Using multiple queries would look something like this.

function SalesPage() {
  const query = useLazyLoadQuery(graphql`
    query SalesPageQuery {
      ...LoggedInUsernameFragment
    }
  `)

  return (
    <>
      <div>
        <h1>Sales</h1>

        <LoggedInUsername queryRef={query} />
      </div>

      <SalesRoutes />
    </>
  )
}

function SalesRoutes() {
  return (
    <Tabs>
      <Tab title="Overview">
        {/* OverviewTab has its own useLazyLoadQuery */}
        <OverviewTab />
      </Tab>
      <Tab title="Subscriptions">
        {/* SubscriptionsTab has its own useLazyLoadQuery */}
        <SubscriptionsTab queryRef={query} />
      </Tab>
      <Tab title="Invoices">
        {/* InvoicesTab has its own useLazyLoadQuery */}
        <InvoicesTab queryRef={query} />
      </Tab>
    </Tabs>
  )
}

Now we're only loading the minimum amount of data for a particular tab, but we've introduced a network waterfall since we have to wait for the SalesPage useLazyLoadQuery to finish before we can start the queries defined in the tab components 🤮.

Back to square one

We can solve this problem by maintaining a list of queries which need to load for a given route so we can preload all of the queries. Relay even has something built in for this (useQueryLoader & usePreloadedQuery).

This is less than ideal and is antithetical to what makes Relay so great in the first place.

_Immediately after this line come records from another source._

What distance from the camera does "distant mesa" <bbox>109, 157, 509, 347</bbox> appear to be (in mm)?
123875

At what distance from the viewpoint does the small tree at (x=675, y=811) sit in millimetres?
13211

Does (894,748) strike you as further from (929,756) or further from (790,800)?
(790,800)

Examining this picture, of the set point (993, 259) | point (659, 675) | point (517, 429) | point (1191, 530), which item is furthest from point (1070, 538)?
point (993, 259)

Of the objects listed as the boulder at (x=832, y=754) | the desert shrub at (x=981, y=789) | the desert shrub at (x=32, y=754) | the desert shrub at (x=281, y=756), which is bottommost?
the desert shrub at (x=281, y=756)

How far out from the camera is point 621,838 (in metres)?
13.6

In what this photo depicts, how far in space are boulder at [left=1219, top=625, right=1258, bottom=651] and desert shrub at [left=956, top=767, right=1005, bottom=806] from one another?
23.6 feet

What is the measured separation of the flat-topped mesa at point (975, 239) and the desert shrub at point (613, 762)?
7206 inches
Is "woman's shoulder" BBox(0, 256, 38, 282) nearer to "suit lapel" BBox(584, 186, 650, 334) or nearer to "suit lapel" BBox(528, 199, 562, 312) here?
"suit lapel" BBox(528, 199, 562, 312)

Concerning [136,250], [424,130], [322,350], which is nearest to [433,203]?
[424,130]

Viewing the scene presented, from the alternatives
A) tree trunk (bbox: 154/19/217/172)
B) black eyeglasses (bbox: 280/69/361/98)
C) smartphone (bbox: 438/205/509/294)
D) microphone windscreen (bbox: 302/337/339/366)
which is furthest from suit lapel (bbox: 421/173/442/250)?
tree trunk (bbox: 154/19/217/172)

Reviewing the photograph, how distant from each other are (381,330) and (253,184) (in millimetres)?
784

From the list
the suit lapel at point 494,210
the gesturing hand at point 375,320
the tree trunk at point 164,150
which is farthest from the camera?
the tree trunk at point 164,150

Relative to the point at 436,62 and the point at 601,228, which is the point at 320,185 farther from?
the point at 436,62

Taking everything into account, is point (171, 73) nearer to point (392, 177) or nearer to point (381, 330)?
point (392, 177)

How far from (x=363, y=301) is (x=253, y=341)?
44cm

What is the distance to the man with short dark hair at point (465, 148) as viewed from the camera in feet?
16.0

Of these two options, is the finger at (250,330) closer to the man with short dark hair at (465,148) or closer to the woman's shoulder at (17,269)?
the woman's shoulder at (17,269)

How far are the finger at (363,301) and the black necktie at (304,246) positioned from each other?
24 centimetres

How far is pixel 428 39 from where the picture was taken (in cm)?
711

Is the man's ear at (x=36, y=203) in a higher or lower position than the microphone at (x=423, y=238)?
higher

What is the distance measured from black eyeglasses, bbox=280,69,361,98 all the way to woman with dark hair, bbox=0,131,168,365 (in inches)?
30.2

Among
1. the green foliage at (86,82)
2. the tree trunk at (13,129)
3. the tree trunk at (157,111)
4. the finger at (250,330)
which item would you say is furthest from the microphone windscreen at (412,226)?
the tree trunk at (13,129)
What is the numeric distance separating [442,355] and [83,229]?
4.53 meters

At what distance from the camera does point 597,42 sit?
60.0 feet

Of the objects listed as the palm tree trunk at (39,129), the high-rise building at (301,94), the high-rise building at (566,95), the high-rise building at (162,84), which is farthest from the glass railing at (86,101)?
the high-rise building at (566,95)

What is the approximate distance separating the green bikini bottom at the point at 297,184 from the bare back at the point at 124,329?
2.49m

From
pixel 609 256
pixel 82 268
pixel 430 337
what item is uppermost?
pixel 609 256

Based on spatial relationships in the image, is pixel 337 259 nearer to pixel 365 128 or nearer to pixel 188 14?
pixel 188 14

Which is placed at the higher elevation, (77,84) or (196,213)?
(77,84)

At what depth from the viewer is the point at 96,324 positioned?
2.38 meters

Solving this w/ Route Loaders

This problem is exactly what Remix was made to solve. Remix let's us define nested routes and preload the required data in parallel! Now I haven't gotten Remix working w/ Relay but the solution is quite simple. Kick off your queries inside of your loader function!

// dashboard.js

export function loader() {
  preloadQuery(dashboardQuery)
}
// dashboard/[tab].js

export function loader() {
  preloadQuery(selectedTabQuery)
}

This functionality is so great that they brought this functionality from Remix back into React Router. You can read about this in their blog post.

Recap

Relay is great, but it needs a great router to go alongside with it.

Remix is great, but doesn't let you define your data requirements with extreme granularity.